In the last 5 years, I believe that I have subscribed to about 250 different social websites, and I continue to subscribe to them, as new ones pop up every day. Obviously, it’s completely and absolutely impossible to keep track of all. In fact, after Twitter dropped their GTalk gateway, honestly, I don’t keep in touch with any, which will, undoubtedly, raise a few eyebrows from my vast audience of millions of readers — uh, I meant, handful readers. Yes, I cheat, using Ping.fm to post updates with around 20 or so microblogging sites (and I’m including Facebook on that…), but I do not log in to each of those separately to see if I got any answers. Which is a pity, really. I wish I had time for that. (The Twitter-to-GTalk gateway had the huge advantage of doing that very easily without any need to add Yet Another Application to my poor overcrowded desktop) Sorry to disappoint you all!

/me watches as her karma on Plurk drops and her status as part of the Twitter Grader Second Life Elite disappears after all those followers just remove me from their lists and disappear, shaking their heads

I’m not going to say that there is no worth on all those social thingies.
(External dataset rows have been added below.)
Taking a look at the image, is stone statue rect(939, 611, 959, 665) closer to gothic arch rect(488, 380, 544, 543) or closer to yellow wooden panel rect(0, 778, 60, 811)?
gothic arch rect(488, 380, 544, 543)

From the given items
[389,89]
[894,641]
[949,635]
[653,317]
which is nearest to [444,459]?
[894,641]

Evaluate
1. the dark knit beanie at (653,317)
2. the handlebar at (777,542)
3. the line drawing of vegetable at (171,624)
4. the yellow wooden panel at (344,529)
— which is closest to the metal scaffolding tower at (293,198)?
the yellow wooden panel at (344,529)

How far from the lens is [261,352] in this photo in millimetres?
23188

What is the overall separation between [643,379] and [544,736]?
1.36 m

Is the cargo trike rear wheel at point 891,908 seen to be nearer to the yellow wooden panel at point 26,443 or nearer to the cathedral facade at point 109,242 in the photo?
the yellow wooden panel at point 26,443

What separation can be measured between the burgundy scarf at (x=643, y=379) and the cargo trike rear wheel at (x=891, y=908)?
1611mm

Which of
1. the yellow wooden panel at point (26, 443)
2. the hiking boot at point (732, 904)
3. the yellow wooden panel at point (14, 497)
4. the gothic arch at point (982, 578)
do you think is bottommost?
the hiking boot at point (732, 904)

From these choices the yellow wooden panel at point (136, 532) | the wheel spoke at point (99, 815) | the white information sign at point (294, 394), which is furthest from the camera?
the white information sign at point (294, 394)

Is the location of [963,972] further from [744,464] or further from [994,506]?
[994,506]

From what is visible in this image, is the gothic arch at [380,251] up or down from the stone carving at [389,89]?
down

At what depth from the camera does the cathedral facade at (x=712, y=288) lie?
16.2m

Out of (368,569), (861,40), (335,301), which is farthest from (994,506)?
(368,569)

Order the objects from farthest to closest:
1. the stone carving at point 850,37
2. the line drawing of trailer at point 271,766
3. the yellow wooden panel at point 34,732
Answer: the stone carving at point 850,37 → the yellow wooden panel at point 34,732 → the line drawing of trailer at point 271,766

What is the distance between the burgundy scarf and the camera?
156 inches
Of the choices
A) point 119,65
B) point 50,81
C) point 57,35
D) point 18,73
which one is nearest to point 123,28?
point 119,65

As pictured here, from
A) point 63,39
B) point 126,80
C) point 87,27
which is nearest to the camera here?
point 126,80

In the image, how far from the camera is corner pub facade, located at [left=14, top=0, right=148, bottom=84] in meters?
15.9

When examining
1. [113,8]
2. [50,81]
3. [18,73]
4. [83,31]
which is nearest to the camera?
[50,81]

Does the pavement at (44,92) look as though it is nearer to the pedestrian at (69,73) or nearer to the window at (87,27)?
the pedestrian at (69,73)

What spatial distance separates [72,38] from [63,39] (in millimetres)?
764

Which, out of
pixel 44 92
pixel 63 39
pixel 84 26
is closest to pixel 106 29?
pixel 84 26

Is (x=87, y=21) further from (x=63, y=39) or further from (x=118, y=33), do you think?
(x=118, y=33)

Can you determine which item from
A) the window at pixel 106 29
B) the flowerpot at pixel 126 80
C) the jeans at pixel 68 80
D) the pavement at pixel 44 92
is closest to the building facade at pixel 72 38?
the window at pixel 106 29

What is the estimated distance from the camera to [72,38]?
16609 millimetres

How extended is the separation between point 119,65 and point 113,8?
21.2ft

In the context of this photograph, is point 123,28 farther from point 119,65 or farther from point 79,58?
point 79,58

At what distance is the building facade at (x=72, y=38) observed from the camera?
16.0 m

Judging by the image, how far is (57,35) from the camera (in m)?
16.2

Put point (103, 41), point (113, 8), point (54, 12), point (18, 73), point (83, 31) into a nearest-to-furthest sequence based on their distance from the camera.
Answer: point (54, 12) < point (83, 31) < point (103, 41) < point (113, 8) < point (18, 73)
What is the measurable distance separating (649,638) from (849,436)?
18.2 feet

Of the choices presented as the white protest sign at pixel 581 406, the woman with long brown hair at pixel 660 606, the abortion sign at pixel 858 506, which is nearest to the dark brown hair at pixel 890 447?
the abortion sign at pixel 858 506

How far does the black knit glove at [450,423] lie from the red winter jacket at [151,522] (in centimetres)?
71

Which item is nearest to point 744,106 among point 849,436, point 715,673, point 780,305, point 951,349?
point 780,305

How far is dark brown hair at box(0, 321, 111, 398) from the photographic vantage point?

I love Twitter because I see it as a “RSS reader with human intelligence”. I don’t use any RSS readers at all (surprise, surprise!) for a very simple reason: I can’t deal with a thousand emails a day, much less a thousand articles to read every day from those millions of so very interesting blogs. On the other hand, by following my friends on Twitter, and knowing that they share my interests, I’m quite sure they will be posting awesome articles about what they like. So you can view my list of friends as a very complex cloud computing grid with infinite amounts of raw pattern-matching power, searching every day through millions of articles, and spewing out a handful that I really will like to read. So that’s how I keep myself informed 🙂

Granted, you could use Facebook for that as well. Or Plurk. Or identi.ca. Or, well, the Yet-Unnamed-Microblogging-Tool-Of-Next-Week. The principle would be the same. It’s just a question of what design and interface you’d like best to use 🙂

And there is some use for LinkedIn, too. People ask often for my CV (resumee for you Americans), and although I have a more formal document somewhere lying around my MacBook, sometimes it’s easier just to point them to my account on LinkedIn. And since computers tend to break and require reformatting — yes, even Macs will break apart and melt down after a decade or two — and I’m never sure if the backups will work, I’m happy to post my pictures somewhere on Flickr and a few videos on YouTube. At least, if my Macs break down, I won’t lose everything.

So does that mean that I’d be happy with just a handful of social websites? Very likely not; after all, anyone might read the above paragraph and say: “oh, well, you can do all the above on a single site: Facebook”. Or MySpace. Or Friendster. Or Multiply. Or Netlog. Or… or… or… any of thousand different services. And, guess what, they would be right!

So the point here is… you cannot avoid to join any of those social websites. Even the most anti-social-website person I know — my roomie Moon Adamant — joined Twitter a while ago. And I’m sure she has a Picasa account somewhere. With so many different services floaing over there, it’s impossible that you don’t find at least one which, well, suits a very specific need you have. And once you register for one… you’ll soon start linking it to another… and discuss about it on a forum somewhere… and probably find a tool that will help you out with something… which requires a registration for, say, Facebook…. and since you’ve had to register for it, you might as well flesh out your profile… and then it starts spamming all your friends, who all of a sudden will find that you’re on that service… and, well, the snowball starts to roll. It’s unavoidable. You cannot avoid having a virtual identity on the social Web — sooner or later, it will catch up with you and beg your attention, no matter how anti-social-website you are. And it’s pointless to resist: you will be assimilated.